Our variables don’t have to be numbers. They could refer to tables of data, or a spatial map, or any other complex thing. We will cover this more in future labs.

1.3.6 Functions

A command is simply an action you can take - like pressing the square root button on a calculator, followed by the number you wish to take the square root of. A command is always followed by parentheses ( ), inside which you put your arguments.

The power of R lies in its many thousands of these built in commands, or functions. In fact, we have already come across one - the print command.

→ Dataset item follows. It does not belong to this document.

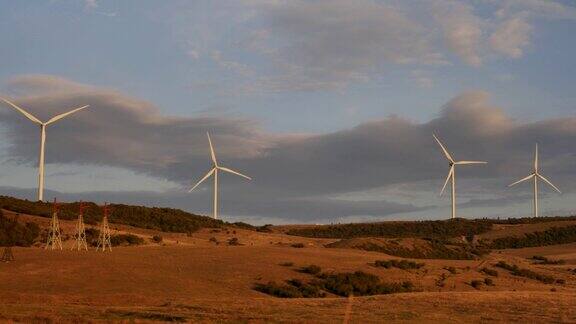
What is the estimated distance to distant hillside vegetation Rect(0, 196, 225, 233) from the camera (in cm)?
7994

Some more examples include:

  • plot(x=1:10,y=1:10)
    • This will plot the numbers 1 to 10 against 1 to 10
  • x <- nchar("hello")
    • This will count the number of letters in the word “hello” (e.g. 5), then save it as a variable called x

Watch this short video to learn three important facts about functions:

Function basics

One example of a function is file.choose() (not how I put the parentheses in this lab book so you can see it is a command). This command will let you interactively select a file and print the address out onto the screen.

Try each of these out in your console for the file.choose() command, leaving the parentheses blank.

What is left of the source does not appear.